At least then she would never have to have another good day, and then feel the nothingness and the crippling doubt that felt worse every time it came afterwards, knowing those days got fewer and farther between each time they came back around. At least she'd never have to wonder again when she'd finally act on the awful, terrible, horrible idea gnawing at the back of her head. Because she already had.

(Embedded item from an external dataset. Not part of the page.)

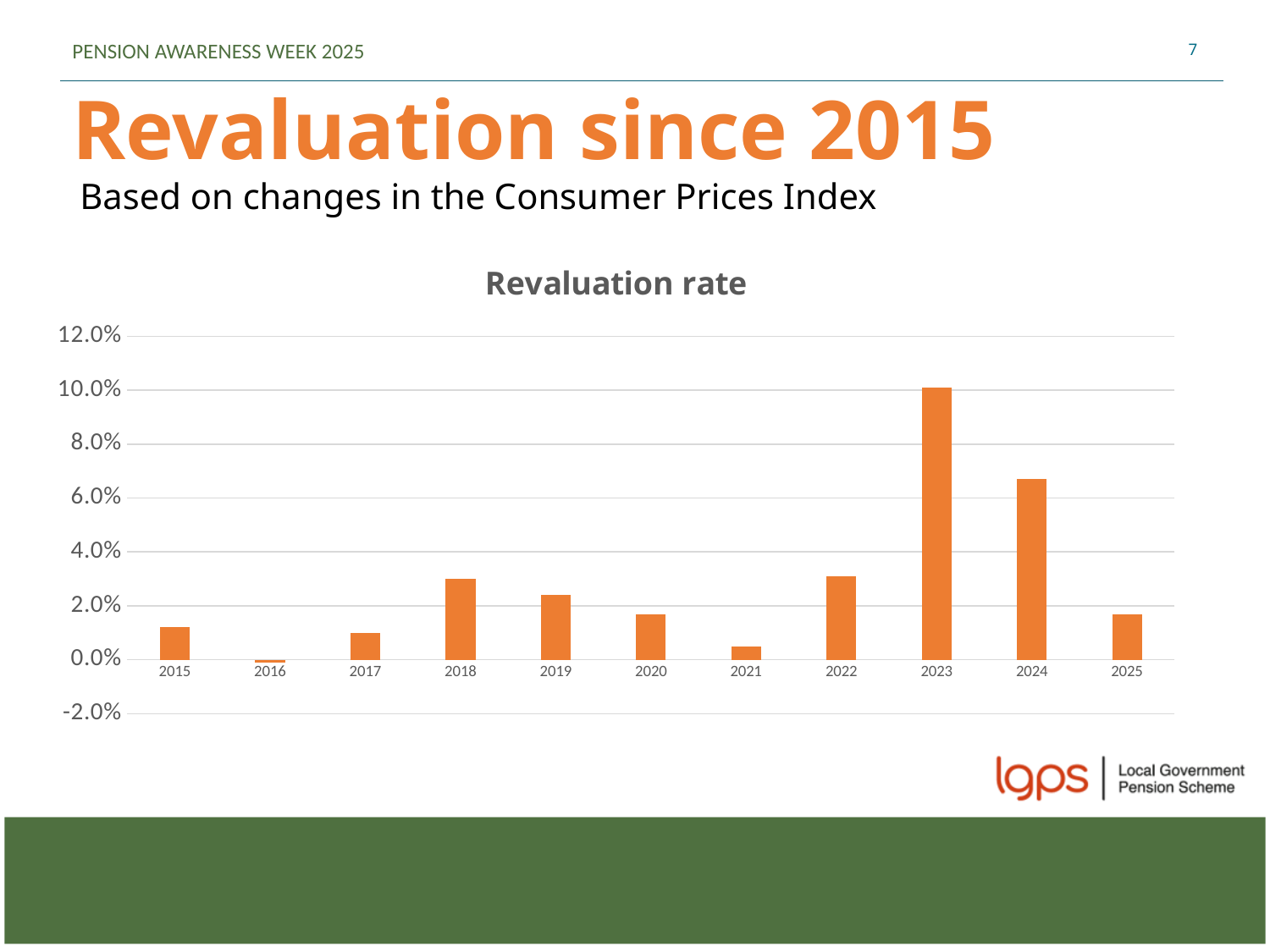
Is the revaluation rate for 2024 greater or less than 6.0%? greater Which year has the lowest revaluation rate? 2016 Is the revaluation rate for 2018 greater or less than 2.0%? greater What kind of chart is shown on the slide? Bar chart Which year has the highest revaluation rate? 2023 What colour are the bars in the chart? Orange Which year has the higher revaluation rate, 2021 or 2022? 2022 Is the revaluation rate for 2023 greater or less than 8.0%? greater Which year has the higher revaluation rate, 2023 or 2024? 2023 How many years are shown on the x axis of the chart? 11 What is the title of the chart? Revaluation rate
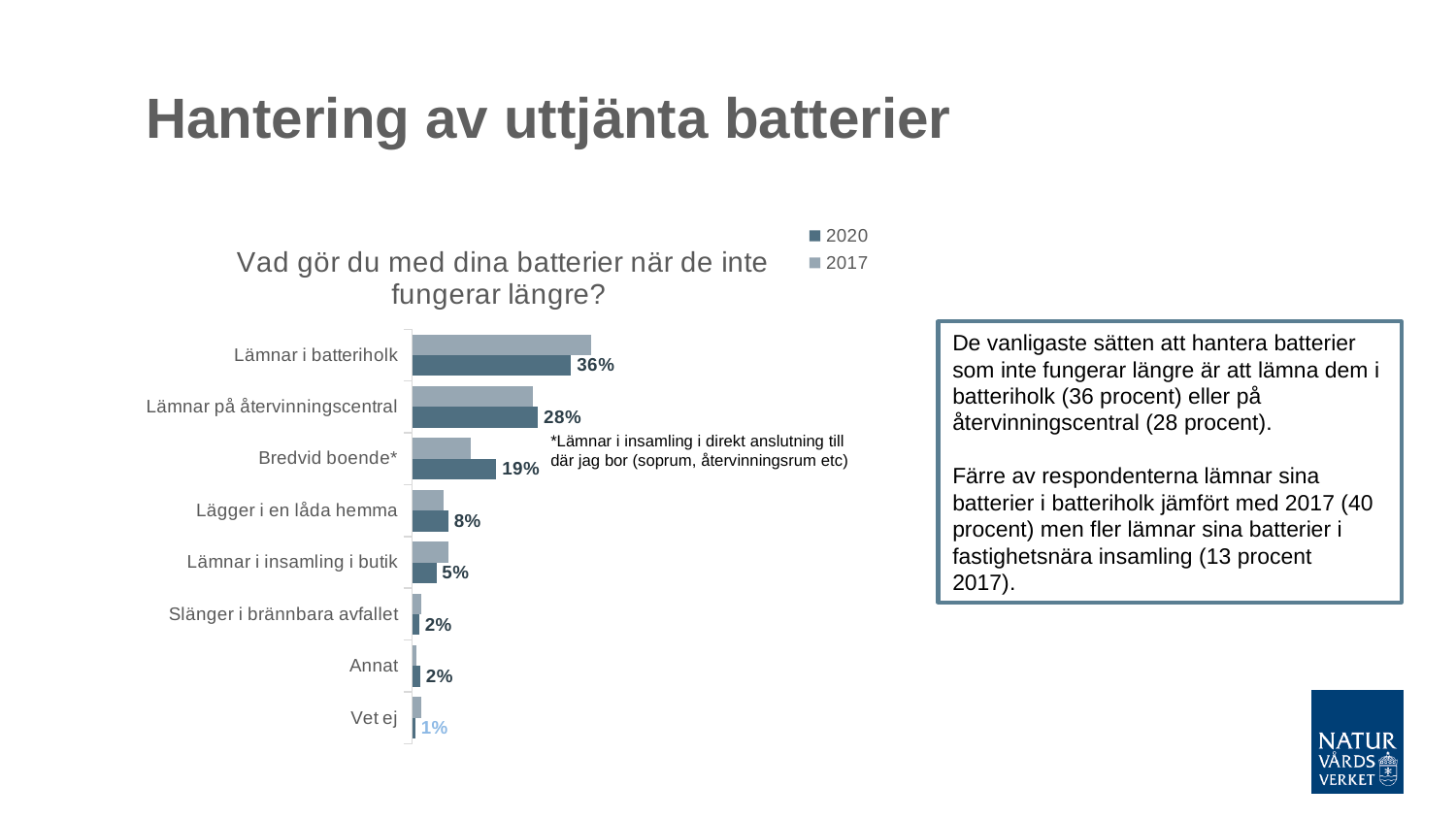
What is the title of the chart? Vad gör du med dina batterier när de inte fungerar längre? What is the 2020 value for "Bredvid boende*"? 19% Which category has the highest 2020 value? Lämnar i batteriholk What is the difference between the 2020 values for "Lämnar i batteriholk" and "Lämnar på återvinningscentral"? 8% What is the 2020 value for "Lämnar på återvinningscentral"? 28% How many categories are shown in the chart? 8 Which category has the lowest 2020 value? Vet ej What is the 2020 value for "Lämnar i insamling i butik"? 5% What kind of chart is shown on the slide? Bar chart How many series does the legend list? 2 What is the 2020 value for "Lämnar i batteriholk"? 36% For "Lämnar i batteriholk", which series has the larger value, 2020 or 2017? 2017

Her arms trembled beneath her, and the force of effort caused her heart to pump even faster, and with it the blood to flow more quickly from the gashes she'd inflicted. She gasped as her muscles gave out entirely and she crumpled weakly onto the slab, her vision blurring even further into shades of grey and teary uncertainty.
It suddenly occurred to her that she didn't know why she'd chosen this spot to die. Rydell had mentioned the existence of these game constructs to her seemingly in passing, musing as he often did in his smirky, knowing sort of way that the name "sacrificial slab" implied a rather ominous higher purpose. She wondered, as her breathing became shallower and her eyelids fluttered shut, if there was any higher purpose to any of this. If sacrificing herself could possibly help her sessionmates in any way aside from cutting dead weight from their mission. Maybe it would unlock some game element or disable the Black King or help someone complete their denizen quest. It might be nice to have it all mean something, she thought. But she thought it much more likely that it didn't. It was almost entirely certain her death meant nothing at all.